Cass Civ 3ème, 15 Janvier 2003 - Rep Defr n°19 page 1273,
n°37819
GARANTIE DU CONSTRUCTEUR
Garantie décennale – désordres futurs
– nécessité de constater une évolution certaine
dans le délai de dix ans
La mise en œuvre de la responsabilité décennale
des constructeurs suppose que des dommages aient atteint un seuil de gravité
décennal (au sens de l’article 1792 du Code civil) à
l’intérieur du délai décennal.
Il s’agit d’arrêts marquant un tournant de la jurisprudence
et qui mettent fin à l’interrogation suivante : « un
désordre futur est-il réparable du seul fait qu’il
a commencé à se produire au cours de la période décennale
même s’il n’atteint sa gravité qu’ultérieurement
ou, au contraire, ne doit-il être réparable que s’il
a atteint, au cours de la période décennale, toutes les
caractéristiques requises par l’article 1792 du Code Civil
? ».
Cass Civ 3ème, 29 Janvier 2003 et Cass Civ 3ème, 21
Mai 2003, Rep Defr n°19, page 1275, n°37819
BAIL PROFESSIONNEL
Bail – contrat à exécution successive
– engagements non exécutés par le bailleur –
résolution
Dans cet important arrêt, la Cour de cassation
rappelle la différence qui existe entre la résolution et
la résiliation d’un contrat à exécution successive.
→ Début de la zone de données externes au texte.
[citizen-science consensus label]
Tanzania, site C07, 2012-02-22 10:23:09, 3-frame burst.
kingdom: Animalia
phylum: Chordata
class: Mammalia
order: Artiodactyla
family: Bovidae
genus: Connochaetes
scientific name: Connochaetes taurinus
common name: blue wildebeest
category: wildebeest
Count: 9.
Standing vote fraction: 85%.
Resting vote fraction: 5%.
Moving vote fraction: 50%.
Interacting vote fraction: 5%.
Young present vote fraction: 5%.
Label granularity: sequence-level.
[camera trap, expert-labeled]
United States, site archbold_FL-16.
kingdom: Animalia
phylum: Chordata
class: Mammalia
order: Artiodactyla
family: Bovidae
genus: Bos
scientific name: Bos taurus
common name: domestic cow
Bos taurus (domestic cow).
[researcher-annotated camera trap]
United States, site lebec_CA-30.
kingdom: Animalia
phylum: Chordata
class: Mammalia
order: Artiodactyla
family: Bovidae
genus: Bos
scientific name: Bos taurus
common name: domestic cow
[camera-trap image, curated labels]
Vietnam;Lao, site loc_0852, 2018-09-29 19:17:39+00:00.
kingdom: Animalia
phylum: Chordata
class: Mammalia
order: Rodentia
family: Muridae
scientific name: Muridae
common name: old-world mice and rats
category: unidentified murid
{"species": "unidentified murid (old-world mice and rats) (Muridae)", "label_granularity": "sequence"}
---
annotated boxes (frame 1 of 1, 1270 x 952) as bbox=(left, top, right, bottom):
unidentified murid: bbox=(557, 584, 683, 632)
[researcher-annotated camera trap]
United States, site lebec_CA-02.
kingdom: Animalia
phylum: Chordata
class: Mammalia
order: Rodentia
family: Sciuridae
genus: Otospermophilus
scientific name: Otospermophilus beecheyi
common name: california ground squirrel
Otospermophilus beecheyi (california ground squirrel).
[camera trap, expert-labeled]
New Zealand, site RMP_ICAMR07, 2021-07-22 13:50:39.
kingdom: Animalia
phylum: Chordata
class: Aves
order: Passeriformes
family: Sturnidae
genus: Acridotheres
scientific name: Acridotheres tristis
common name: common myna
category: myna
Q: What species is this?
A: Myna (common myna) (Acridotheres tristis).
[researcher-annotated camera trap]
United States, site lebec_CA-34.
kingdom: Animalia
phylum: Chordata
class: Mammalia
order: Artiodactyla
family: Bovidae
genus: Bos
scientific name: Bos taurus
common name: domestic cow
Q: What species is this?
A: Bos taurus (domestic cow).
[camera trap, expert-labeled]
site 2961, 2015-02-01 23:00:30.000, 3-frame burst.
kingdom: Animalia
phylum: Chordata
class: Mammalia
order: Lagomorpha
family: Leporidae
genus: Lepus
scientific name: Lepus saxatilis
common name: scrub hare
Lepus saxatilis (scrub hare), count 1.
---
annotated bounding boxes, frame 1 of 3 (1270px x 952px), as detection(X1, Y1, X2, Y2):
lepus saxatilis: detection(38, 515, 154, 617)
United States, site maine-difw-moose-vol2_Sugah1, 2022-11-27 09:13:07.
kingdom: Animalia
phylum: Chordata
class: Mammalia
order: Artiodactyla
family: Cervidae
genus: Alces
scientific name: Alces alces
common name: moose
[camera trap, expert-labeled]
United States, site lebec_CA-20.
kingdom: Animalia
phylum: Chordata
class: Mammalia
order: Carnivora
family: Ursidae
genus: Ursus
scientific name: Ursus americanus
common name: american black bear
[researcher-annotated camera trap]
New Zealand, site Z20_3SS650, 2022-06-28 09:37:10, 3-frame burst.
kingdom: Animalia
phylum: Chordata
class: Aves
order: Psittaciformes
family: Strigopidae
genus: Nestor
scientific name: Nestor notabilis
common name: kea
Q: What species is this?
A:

En l’espèce, un bail professionnel (contrat à exécution
successive) avait été conclu, aux termes duquel le bailleur
s’était engagé à permettre au preneur l’accès
aux locaux par un ascenseur et un escalier. Or, jamais les travaux n’avaient
été exécutés et le preneur avait demandé
la résolution judiciaire du contrat. Puisqu’il n’avait
jamais obtenu la délivrance du local tel que promis par le bailleur,
il y avait mauvaise exécution de l’obligation de délivrance
dès l’origine, ce qui justifiait la résolution du
contrat de bail. L’obligation de payer les loyers disparaissait
corrélativement et il ne lui restait à payer au bailleur
qu’une compensation de l’avantage procuré, soit la
valeur de l’occupation du local.
Alors qu’il a parfois pu être considéré que
les contrats à exécution successive ne pouvaient pas donner
lieu à résolution mais uniquement à résiliation,
la Cour de cassation confirme au contraire que de tels contrats peuvent
être résolus, ce qui entraîne la sanction très
lourde de leur anéantissement rétroactif.